Cristal is distraught at the small amounts distributed to staff, while the restaurant “does ¤40 grand a day”. The waiter says she has seen daily till reads showing ¤36,000 business; some days they serve 800 people. “Very few people leave no tip; even ¤2 tips add up.”
Alan describes a great team in the Ivy – “fun, a great mix of race, sexual preference, nationalities”. But “there is no staff morale” and “huge” staff turnover.
“Put yourself in the shoes of an American tourist,” says Robert Doggett, co-owner of Dublin’s long-established Trocadero restaurant. “They often ask how we do it here. The answer is, everywhere is different. There are no set rules.”
John Healy, general manager of Suesey Street bar and restaurant, and a veteran of the business and RTÉ’s The Restaurant, says in his experience good waiters are paid a bit more than minimum hourly wage, while kitchen staff, not in a “tipping zone”, are on higher rates, salary rather than hourly wages. He thinks most restaurants pool all tips among waiters.

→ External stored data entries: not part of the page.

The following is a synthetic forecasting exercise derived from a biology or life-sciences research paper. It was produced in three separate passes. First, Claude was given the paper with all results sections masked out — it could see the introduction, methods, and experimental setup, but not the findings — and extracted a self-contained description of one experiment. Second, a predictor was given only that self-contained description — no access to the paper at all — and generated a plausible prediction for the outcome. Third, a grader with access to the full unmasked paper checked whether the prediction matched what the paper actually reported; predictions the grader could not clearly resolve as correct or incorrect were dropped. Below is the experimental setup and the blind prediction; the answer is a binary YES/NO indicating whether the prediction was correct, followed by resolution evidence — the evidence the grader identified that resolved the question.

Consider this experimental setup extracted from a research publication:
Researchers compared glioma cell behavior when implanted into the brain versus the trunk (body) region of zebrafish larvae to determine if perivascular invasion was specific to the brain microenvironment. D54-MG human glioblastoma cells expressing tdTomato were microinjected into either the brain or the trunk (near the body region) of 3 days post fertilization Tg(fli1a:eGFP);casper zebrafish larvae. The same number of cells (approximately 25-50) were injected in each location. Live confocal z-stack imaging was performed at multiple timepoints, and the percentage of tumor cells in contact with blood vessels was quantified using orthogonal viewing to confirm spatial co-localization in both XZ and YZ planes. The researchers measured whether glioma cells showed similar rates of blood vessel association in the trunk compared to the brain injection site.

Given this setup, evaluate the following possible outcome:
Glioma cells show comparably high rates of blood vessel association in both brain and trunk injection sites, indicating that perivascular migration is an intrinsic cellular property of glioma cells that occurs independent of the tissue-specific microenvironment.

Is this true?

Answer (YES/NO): NO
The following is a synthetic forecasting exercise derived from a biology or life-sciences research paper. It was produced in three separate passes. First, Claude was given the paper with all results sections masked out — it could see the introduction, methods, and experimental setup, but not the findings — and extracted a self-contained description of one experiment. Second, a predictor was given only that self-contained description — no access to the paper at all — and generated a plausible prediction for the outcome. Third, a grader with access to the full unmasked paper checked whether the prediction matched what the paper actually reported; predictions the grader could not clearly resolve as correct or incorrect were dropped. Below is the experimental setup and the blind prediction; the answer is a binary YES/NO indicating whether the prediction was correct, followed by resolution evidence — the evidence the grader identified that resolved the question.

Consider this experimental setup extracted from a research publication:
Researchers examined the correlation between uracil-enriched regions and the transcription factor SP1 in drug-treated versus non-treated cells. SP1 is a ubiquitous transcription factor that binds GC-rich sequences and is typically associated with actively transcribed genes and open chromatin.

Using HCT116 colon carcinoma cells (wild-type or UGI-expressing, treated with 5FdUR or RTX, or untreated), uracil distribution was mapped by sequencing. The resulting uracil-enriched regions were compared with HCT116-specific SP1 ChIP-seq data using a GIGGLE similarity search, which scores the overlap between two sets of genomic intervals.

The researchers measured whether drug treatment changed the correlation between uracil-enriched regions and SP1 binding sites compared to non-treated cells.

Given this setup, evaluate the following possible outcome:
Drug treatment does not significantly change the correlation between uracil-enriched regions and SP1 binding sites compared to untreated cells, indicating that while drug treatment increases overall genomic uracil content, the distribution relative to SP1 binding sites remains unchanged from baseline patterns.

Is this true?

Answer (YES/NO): NO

In Suesey Street card tips go through payroll and are distributed through a Tronc points system (based on hours worked and experience or seniority), orchestrated transparently by a manager or senior waiter. A spreadsheet shows the team the tips received and how they are divided. “It is as complicated as tax evasion itself!” he says. Experienced waiting staff get about ¤11 an hour basic, with tips on top.
“It’s their money. I don’t own that. Tips belong to the people who do the job.” He says to get experienced staff, they need to be able to make money: it’s a matter of fairness. “We’re all in it together, paddling the same way. We need to allow our staff to make money as well.”
Cash tips are few and are pooled at the end of the night between floor staff. Waiters share 75 per cent, and 25 per cent goes to other front-of-house.
The system at the Ivy, he reckons, “sounds slightly unfair”, and he thinks management needs to be transparent and clear about what’s happening with tips.
“In city centre restaurants the work is hard – you are at the coalface. It is full-on, high-octane. You can make money because of tips, but it is stressful and emotionally draining and you earn every penny of your tip.”
The Ivy is a new restaurant setting up, and hitches are to be expected. The Ivy Collection’s established UK system may be working against it in Ireland, as the practice of using service charges to partially pay contracted hourly wages seems not to be common here, quite apart from the staff anger about lack of transparency on tips.
Doggett says: “In fairness, it must be difficult to open somewhere new, serving breakfast, lunch and dinner over seven days, with a new crew. I would hate to be in their shoes.” A lot of money floats around in their restaurant business.
Lorraine says waiting staff are “treated like the golden goose because of our tip generation”.
What do Ivy staff want? Alan: “To shine some light on what they’re doing.”
In the pre-Christmas season, the public spat has certainly opened up the often opaque business of tipping and service charges – and its growing complication in a world of ever-reducing cash.
The Ivy says 100% of card tips are shared between all staff. Waiters say they were told they would get 40% of card tips
Some staff at the Ivy are unhappy about an absence of clarity about how card tips – the majority – are handled.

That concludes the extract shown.